# [Exercise prompt]
Reproduce the data word for word, starting at the line containing "From this image" and continuing through the final line, with both ends included.

# [Listed records]
☆ ☆ ☆ ☆ ☆ ☆ ☆
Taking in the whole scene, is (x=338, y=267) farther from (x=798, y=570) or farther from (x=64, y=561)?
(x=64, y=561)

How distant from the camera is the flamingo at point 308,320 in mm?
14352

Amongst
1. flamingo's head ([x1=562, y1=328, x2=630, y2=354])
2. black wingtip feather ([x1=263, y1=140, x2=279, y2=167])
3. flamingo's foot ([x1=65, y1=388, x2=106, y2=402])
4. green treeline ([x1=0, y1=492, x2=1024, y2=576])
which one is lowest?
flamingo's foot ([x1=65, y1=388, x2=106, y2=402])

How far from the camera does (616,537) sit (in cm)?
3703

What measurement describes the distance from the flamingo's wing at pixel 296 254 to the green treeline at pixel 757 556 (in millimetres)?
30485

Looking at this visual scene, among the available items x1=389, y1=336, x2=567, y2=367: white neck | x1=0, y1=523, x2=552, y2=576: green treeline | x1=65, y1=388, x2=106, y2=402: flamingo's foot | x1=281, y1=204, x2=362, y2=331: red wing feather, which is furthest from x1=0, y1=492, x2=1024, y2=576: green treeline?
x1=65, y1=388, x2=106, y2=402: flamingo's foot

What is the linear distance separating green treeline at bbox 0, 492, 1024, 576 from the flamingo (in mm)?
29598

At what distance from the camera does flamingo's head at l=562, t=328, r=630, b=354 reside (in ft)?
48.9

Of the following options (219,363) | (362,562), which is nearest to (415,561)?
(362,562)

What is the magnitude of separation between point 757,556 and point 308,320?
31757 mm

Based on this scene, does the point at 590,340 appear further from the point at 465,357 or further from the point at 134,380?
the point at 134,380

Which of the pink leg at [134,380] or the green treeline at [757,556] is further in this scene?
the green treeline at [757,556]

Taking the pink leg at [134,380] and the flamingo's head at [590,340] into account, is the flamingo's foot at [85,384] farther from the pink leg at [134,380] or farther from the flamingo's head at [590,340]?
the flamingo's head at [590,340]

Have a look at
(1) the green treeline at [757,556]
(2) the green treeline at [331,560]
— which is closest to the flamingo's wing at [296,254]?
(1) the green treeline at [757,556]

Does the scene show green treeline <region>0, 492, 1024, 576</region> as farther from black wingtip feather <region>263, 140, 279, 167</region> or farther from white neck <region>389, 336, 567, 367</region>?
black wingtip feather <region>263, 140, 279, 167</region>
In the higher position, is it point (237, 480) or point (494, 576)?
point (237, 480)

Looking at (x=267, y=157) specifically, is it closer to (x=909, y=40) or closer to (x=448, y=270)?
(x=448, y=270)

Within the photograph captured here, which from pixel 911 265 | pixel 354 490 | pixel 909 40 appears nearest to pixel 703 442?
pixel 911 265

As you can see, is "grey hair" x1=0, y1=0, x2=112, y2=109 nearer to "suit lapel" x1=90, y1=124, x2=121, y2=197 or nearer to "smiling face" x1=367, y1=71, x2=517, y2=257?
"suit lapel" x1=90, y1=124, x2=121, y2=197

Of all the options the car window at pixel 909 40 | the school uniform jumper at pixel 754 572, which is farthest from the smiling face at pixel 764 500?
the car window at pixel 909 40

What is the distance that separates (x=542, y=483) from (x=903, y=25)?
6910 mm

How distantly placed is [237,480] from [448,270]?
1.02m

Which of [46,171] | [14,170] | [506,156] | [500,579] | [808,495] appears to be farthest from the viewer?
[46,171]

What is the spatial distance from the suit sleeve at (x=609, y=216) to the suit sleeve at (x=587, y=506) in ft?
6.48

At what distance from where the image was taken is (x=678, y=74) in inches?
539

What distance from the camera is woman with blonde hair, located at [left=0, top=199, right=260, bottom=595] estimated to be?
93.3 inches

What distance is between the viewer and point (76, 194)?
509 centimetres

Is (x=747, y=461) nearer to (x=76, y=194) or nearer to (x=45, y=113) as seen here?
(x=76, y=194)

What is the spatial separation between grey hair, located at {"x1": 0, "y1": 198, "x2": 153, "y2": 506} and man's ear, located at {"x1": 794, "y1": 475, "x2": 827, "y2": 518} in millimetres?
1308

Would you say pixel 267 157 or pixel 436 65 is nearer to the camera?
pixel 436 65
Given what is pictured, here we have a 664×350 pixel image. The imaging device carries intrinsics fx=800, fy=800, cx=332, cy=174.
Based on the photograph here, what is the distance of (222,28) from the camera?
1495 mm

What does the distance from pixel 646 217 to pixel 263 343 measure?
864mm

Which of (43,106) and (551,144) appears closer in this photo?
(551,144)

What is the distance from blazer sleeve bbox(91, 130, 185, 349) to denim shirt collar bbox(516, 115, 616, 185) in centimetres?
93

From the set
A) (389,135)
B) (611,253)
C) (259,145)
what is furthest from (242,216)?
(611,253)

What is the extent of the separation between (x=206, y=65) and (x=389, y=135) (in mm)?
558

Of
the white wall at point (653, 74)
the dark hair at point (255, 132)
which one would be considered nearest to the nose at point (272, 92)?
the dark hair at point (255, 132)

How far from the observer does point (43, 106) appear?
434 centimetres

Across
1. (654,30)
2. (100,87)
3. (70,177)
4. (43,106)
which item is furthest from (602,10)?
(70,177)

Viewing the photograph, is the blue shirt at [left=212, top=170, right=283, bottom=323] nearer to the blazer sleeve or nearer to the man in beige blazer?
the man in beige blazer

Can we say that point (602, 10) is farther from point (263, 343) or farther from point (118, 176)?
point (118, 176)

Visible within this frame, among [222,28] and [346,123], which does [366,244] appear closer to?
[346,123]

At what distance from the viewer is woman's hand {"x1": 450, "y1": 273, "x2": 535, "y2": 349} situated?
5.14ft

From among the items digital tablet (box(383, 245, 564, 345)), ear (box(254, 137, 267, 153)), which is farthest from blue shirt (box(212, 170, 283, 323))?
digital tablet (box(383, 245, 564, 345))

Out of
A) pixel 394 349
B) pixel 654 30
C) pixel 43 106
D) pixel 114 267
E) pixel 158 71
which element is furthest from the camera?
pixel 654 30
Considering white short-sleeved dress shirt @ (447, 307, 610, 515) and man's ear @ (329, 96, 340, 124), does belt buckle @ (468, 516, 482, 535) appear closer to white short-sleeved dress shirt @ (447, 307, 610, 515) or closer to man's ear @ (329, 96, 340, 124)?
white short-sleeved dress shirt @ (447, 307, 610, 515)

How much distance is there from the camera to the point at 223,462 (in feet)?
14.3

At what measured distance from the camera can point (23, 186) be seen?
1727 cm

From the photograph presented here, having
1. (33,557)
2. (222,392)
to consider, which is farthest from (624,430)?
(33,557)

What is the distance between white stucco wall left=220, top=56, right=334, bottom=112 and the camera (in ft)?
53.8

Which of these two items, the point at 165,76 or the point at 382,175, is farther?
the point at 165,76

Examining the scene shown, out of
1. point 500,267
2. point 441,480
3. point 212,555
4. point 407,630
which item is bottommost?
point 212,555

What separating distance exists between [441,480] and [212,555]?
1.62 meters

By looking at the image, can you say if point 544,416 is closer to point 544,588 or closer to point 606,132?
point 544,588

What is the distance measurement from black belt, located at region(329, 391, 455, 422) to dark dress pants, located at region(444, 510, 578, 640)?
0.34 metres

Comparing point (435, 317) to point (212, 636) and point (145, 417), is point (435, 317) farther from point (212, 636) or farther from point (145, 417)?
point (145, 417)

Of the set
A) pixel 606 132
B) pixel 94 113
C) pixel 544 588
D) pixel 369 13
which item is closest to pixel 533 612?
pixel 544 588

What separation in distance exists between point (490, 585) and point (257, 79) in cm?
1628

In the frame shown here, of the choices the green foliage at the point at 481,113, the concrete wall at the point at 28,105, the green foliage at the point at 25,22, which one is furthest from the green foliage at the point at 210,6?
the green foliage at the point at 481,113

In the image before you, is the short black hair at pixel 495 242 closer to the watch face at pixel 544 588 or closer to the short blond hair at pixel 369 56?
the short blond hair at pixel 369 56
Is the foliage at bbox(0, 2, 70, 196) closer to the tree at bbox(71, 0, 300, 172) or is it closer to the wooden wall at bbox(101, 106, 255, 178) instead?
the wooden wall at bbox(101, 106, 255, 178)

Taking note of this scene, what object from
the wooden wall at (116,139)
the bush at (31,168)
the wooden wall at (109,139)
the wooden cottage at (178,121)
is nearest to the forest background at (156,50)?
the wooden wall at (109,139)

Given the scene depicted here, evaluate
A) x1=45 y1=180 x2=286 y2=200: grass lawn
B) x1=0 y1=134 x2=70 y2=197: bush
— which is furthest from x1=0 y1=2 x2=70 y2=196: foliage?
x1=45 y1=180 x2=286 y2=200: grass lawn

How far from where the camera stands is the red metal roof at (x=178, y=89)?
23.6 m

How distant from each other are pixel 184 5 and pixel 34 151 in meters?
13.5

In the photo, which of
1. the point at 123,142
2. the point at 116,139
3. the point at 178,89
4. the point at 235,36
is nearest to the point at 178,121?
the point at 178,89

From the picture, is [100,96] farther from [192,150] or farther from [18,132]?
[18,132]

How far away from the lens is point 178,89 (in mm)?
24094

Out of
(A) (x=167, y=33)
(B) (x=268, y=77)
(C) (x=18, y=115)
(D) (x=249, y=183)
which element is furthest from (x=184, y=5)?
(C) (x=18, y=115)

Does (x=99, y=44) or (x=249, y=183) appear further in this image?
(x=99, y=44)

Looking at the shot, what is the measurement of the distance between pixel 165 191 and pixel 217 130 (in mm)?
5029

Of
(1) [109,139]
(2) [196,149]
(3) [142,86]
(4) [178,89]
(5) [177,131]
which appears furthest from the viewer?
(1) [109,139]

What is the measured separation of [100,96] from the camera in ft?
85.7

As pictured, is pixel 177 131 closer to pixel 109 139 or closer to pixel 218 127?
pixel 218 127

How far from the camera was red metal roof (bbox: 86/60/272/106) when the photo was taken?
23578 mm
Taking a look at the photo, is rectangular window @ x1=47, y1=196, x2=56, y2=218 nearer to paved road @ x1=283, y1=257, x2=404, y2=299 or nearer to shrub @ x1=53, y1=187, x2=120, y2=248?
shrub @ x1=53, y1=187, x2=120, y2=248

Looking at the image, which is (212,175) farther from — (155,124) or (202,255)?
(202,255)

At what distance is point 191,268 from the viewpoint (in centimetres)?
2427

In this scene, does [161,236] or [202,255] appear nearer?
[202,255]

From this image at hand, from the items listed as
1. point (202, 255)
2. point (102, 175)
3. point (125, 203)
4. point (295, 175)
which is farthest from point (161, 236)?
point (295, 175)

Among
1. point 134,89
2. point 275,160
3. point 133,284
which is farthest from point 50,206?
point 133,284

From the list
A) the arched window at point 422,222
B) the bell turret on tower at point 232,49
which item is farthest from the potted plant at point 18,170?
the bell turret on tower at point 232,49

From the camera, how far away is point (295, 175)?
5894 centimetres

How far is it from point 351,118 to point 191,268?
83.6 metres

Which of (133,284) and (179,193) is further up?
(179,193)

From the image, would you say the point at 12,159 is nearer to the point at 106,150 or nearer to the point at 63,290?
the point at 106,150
☆ ☆ ☆ ☆ ☆ ☆ ☆
# [Correct answer]
From this image at hand, from the items listed as
1. point (202, 255)
2. point (102, 175)
3. point (125, 203)
4. point (295, 175)
which is farthest from point (161, 236)?
point (295, 175)

Among
1. point 134,89
2. point 275,160
3. point 133,284
which is farthest from point 50,206?
point 133,284

From the list
A) the arched window at point 422,222
B) the bell turret on tower at point 232,49
which item is farthest from the potted plant at point 18,170?
the bell turret on tower at point 232,49

From the camera, how far away is point (295, 175)?
5894 centimetres

How far is it from point 351,118 to point 191,268?
83.6 metres

Which of (133,284) and (179,193) is further up?
(179,193)

From the image, would you say the point at 12,159 is nearer to the point at 106,150 or nearer to the point at 63,290?
the point at 106,150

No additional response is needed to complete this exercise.